Dataset entries:
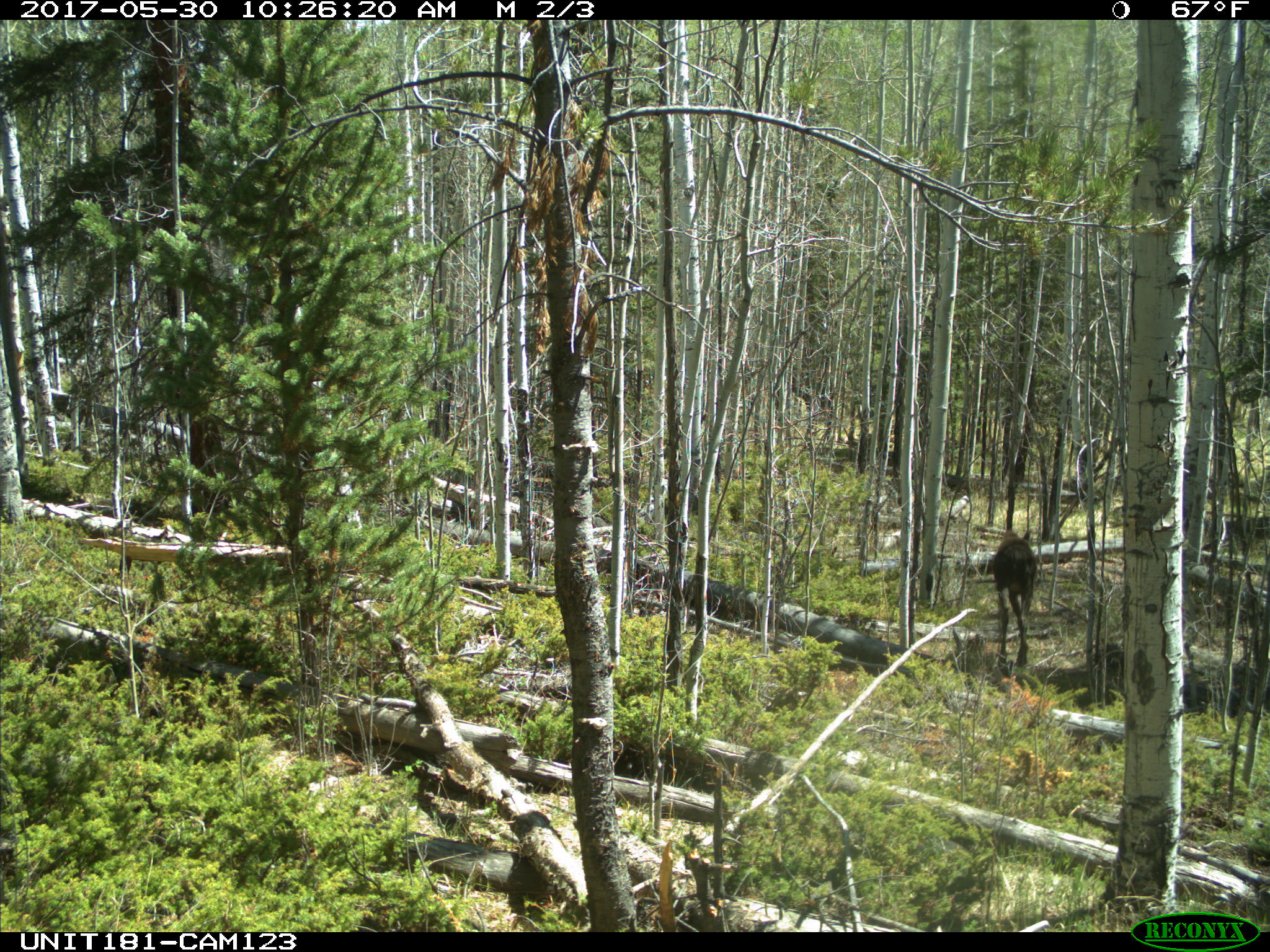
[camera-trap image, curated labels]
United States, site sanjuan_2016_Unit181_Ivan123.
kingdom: Animalia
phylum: Chordata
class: Mammalia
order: Artiodactyla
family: Cervidae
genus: Alces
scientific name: Alces alces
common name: moose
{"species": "Alces alces (moose)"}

**Instructions for the task**
Without including the pictures, return each record above exactly as it stands.

**Exercise result**
[camera-trap image, curated labels]
United States, site sanjuan_2016_Unit181_Ivan123.
kingdom: Animalia
phylum: Chordata
class: Mammalia
order: Artiodactyla
family: Cervidae
genus: Alces
scientific name: Alces alces
common name: moose
{"species": "Alces alces (moose)"}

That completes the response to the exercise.